Tuesday, September 6, 2011
I fight with technology all the time. It's a useful tool, but I don't "speak" it and never will. My son is a techie who speaks about 47 languages at light speed, and I can't even catch on to the English version. So near, and yet so far.
I've lost the title to this blog. It used to say margaret gunning's house of dreams, all nicely set up in title-sized font, then below that, in smaller font, Step into my dream. Now it's not there, except for some weenie thing in flyspeck type, in the wrong place. This was the best I could do to restore any title at all.
When I try to use the design feature, it all shows the correct headings in the right places. I assume something is checked or unchecked to not display the title, which is just about the stupidest thing going. Who wouldn't want to display the title of their blog?????
I've been tinkering with changes, mainly because I could no longer do the things I wanted to do. I hate change, especially this kind of change, because it makes me feel stupid and inadequate, and slow. No one wants to feel this way.
When I solve one problem, ten more pop up, even more obscure and hard to solve. I just don't have a head for it. I did fine for a whole year, now it's all screwed up. I want my blog back! Vindictive leprechauns are nibbling my toes. Help.

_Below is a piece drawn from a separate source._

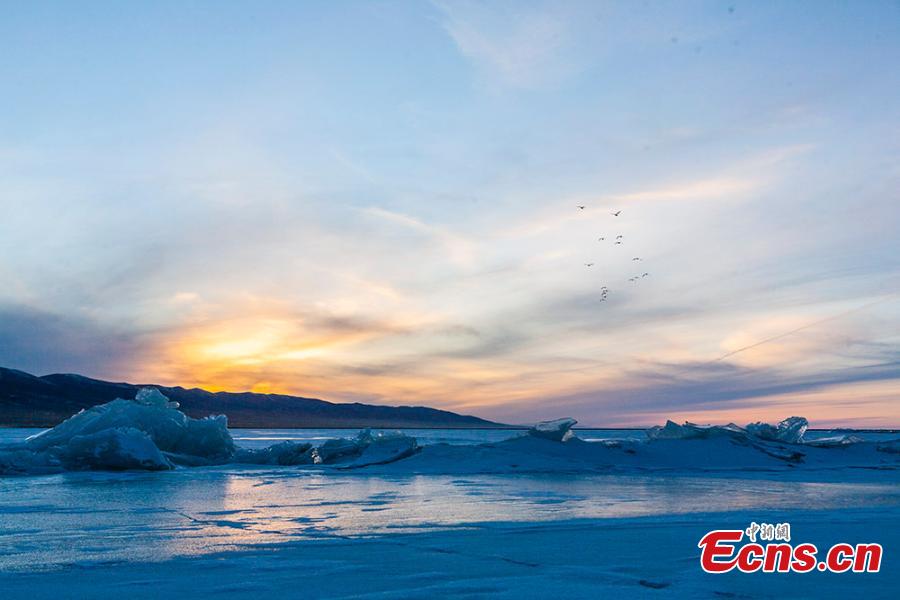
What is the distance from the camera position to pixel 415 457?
755 inches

This beast of a machine is giving me trouble today, so I don't know if this is even gonna work. But I'll give it a shot.
Every so often I go on a Melies kick. Y'know, Melies. Weird guy from the early 20th century, actually the late 19th, a cinematic innovator who started out filming magic tricks on a stage in one shot, and went on to phantasmagorical fantasies with a lot of men dressed as wizards running around with telescopes.

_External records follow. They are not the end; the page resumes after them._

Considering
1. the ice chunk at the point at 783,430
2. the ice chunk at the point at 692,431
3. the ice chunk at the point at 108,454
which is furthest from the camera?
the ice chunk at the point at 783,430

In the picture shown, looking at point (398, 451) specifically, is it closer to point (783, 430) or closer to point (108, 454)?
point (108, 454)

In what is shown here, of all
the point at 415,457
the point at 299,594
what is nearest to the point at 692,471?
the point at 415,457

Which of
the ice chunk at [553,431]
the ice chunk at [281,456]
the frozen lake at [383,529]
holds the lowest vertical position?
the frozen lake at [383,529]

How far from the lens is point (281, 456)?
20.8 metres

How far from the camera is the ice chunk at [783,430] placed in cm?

His most famous film is A Trip to the Moon, a bizarre take on a Jules Verne classic (with lots of men in wizard costumes running around with - ). The moon is depicted as a big gooey cream-pie sort of thing with an actual face on it, and the space craft, a big bullet, hits it in the eye. The story is disjointed: I never did get how they (the scientists) got back to earth. But at that time, "pictures" were new and innovation was free and open. No matter what a filmmaker did, some audience, somewhere would be enthralled.
Eventually Melies' work went out of style, perhaps being just too weird for later audiences (and those quivering cardboard flats in the background didn't help much). When you look at Melies, you see where Terry Gilliam got most of his ideas. Bodies fly through the air, particularly semi-nude women's bodies in mermaid-like poses. Big puppetlike heads appear for no reason and open and close their mouths. Things drop out of sight in a puff of smoke, then pop back up out of thin air. It's a kind of fever dream mixed with an acid trip.
Sadly, once Melies' work went out of style around 1912, he went bankrupt and had to resort to selling toys in a Paris train station. The films were confiscated during World War I, the celluloid melted down to make boot heels for soldiers: so they were literally walking all over poor Georges. But a few fragments survive.
I don't understand this passage at all (an excerpt from a picture called The Eclipse), and it appears it might be cut off on the right-hand side. It's pretty gay, to be sure, but I'm not sure why. And I don't know why they're licking their lips like that. It's all too squirmingly sexual. Why not have a seductive woman as the moon, and a nicer-looking man as the sun who didn't look so much like freaking Satan? Never mind, I am somehow drawn to Melies and his strangeness and sat through the Turner Classics compilation for the second time last night. I didn't want to do it, I didn't want to do it. But I did.